Document:

# # # # # # #

Dear Lord Jesus, you told us that if we had the faith the size of a mustard seed, we could move mountains, yet we struggle with our own life.  Help our unbelief!! Teach us to trust, teach us to lean only on you.  In your precious name we pray, amen!!

God’s Peace,

Pastor Bret   

Thursday, August 26, 2021

8-26-2021

   Good Morning All!          

         Matthew 5:16; “In the same way, let your light shine before others, so that they may see your good works and give glory to your Father who is in heaven.”

     There is a story told about a gathering of some of the most outstanding biblical scholars and theologians.  They were going to decide once and for all which translation of the Bible was the best.  Each came with the translation which he thought was the best.  The debate was long and arduous.  It started out like many debates; at first, there were lighthearted moments and some friendly banter.  Then it began to get serious and personal as they argued over the finer points of the Bible, its text, and its central meaning.  They argued over coherence and adherence.  They argued over textuality and contextuality.  They argued until they were blue in the face.  It was evening so they quit until the next day.

# # # # # # #

Data supplied:
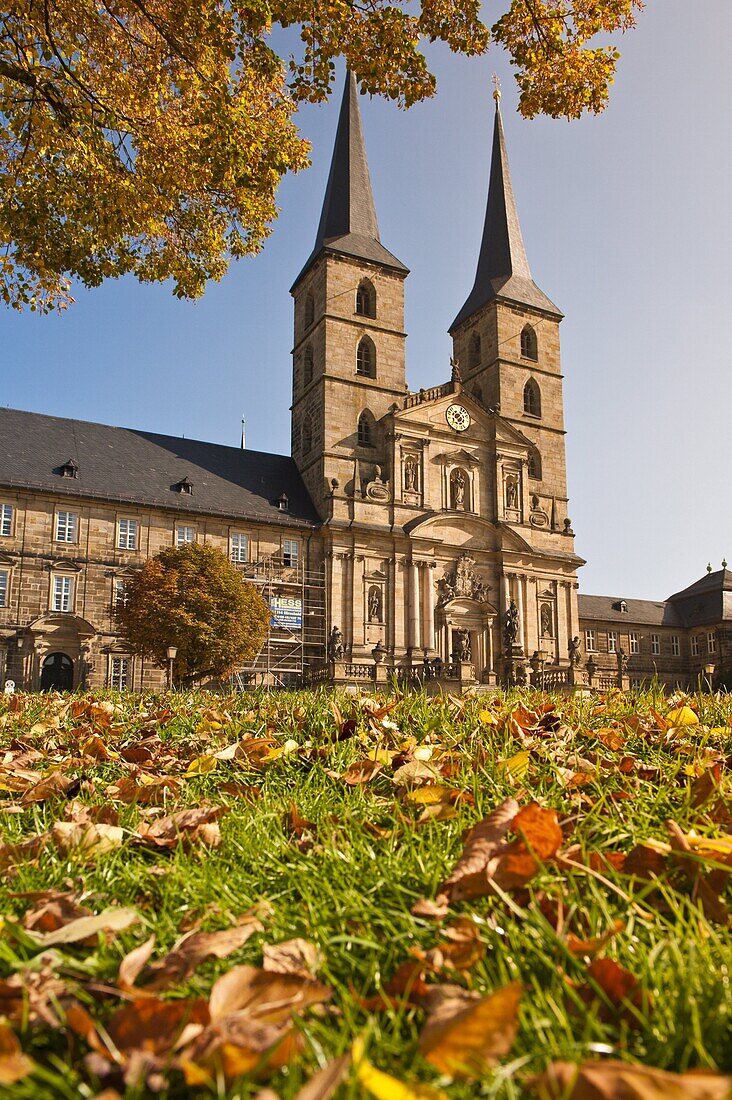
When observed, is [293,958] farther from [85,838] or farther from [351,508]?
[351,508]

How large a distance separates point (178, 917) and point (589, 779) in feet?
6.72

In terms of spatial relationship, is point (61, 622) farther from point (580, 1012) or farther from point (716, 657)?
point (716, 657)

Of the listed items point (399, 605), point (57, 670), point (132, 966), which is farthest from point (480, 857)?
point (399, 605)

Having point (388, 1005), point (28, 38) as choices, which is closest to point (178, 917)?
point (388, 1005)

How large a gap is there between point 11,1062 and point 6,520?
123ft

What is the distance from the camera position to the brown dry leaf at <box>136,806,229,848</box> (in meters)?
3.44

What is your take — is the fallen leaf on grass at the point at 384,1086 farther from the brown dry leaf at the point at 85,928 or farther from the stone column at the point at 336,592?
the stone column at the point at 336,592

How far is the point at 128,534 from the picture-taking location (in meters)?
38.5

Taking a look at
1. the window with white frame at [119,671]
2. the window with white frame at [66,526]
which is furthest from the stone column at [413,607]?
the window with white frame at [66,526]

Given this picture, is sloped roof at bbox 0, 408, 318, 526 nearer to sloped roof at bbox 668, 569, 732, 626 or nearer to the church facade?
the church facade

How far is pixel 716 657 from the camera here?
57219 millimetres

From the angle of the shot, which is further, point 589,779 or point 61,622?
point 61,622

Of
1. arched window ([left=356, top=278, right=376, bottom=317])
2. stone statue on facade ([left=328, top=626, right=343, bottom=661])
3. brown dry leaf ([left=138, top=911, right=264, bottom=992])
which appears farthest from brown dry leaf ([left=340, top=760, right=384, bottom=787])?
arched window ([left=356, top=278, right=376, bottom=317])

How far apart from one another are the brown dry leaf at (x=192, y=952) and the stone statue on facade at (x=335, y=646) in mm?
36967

# # # # # # #

Work to do:
A. Do these statements agree with the devotional? Answer yes or no for each, quoting the words of the devotional that decide it.
(i) Each scholar brought the Bible translation he thought was the best.
(ii) The debate among the scholars was short.
(iii) The prayer says that faith the size of a mustard seed could move mountains.
B. Reproduce word for word the part of the devotional starting at "Dear Lord Jesus, you" and ending at "Good Morning All!".
C. In the devotional, what were the scholars and theologians going to decide?
The records have nothing to do with the devotional.

Solved problems:
A.
(i) Yes: "Each came with the translation which he thought was the best."
(ii) No: "The debate was long and arduous."
(iii) Yes: "if we had the faith the size of a mustard seed, we could move mountains"

B.
Dear Lord Jesus, you told us that if we had the faith the size of a mustard seed, we could move mountains, yet we struggle with our own life.  Help our unbelief!! Teach us to trust, teach us to lean only on you.  In your precious name we pray, amen!!

God’s Peace,

Pastor Bret   

Thursday, August 26, 2021

8-26-2021

   Good Morning All!

C. They were going to decide, once and for all, which translation of the Bible was the best.